=== Exercise goal ===
Print the records exactly as they are written.

[Saved data entries]
━━━━━━━━━━

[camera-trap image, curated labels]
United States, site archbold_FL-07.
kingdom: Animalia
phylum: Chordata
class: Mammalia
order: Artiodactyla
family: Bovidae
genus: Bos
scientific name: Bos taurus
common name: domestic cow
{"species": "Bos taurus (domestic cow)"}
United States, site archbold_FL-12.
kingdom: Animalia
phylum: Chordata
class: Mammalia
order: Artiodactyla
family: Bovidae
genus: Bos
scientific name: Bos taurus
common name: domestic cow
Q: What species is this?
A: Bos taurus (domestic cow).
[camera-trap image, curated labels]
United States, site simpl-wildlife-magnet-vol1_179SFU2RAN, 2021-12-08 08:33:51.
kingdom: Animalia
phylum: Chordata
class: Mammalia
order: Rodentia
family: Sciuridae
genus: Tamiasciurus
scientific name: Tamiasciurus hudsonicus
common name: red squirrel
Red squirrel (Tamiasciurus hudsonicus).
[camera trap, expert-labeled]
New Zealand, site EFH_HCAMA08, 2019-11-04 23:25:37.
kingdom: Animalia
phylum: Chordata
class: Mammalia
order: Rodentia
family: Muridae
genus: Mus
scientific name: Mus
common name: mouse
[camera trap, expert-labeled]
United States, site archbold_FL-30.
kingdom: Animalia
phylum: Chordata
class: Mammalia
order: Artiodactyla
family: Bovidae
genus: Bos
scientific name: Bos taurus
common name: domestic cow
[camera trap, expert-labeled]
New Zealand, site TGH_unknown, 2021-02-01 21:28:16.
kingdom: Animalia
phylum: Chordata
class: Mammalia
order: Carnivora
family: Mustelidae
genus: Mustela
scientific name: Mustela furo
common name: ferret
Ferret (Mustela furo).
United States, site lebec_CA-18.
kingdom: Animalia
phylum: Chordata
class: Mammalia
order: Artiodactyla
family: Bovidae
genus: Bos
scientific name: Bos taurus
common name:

━━━━━━━━━━

=== Your response ===
[camera-trap image, curated labels]
United States, site archbold_FL-07.
kingdom: Animalia
phylum: Chordata
class: Mammalia
order: Artiodactyla
family: Bovidae
genus: Bos
scientific name: Bos taurus
common name: domestic cow
{"species": "Bos taurus (domestic cow)"}
United States, site archbold_FL-12.
kingdom: Animalia
phylum: Chordata
class: Mammalia
order: Artiodactyla
family: Bovidae
genus: Bos
scientific name: Bos taurus
common name: domestic cow
Q: What species is this?
A: Bos taurus (domestic cow).
[camera-trap image, curated labels]
United States, site simpl-wildlife-magnet-vol1_179SFU2RAN, 2021-12-08 08:33:51.
kingdom: Animalia
phylum: Chordata
class: Mammalia
order: Rodentia
family: Sciuridae
genus: Tamiasciurus
scientific name: Tamiasciurus hudsonicus
common name: red squirrel
Red squirrel (Tamiasciurus hudsonicus).
[camera trap, expert-labeled]
New Zealand, site EFH_HCAMA08, 2019-11-04 23:25:37.
kingdom: Animalia
phylum: Chordata
class: Mammalia
order: Rodentia
family: Muridae
genus: Mus
scientific name: Mus
common name: mouse
[camera trap, expert-labeled]
United States, site archbold_FL-30.
kingdom: Animalia
phylum: Chordata
class: Mammalia
order: Artiodactyla
family: Bovidae
genus: Bos
scientific name: Bos taurus
common name: domestic cow
[camera trap, expert-labeled]
New Zealand, site TGH_unknown, 2021-02-01 21:28:16.
kingdom: Animalia
phylum: Chordata
class: Mammalia
order: Carnivora
family: Mustelidae
genus: Mustela
scientific name: Mustela furo
common name: ferret
Ferret (Mustela furo).
United States, site lebec_CA-18.
kingdom: Animalia
phylum: Chordata
class: Mammalia
order: Artiodactyla
family: Bovidae
genus: Bos
scientific name: Bos taurus
common name:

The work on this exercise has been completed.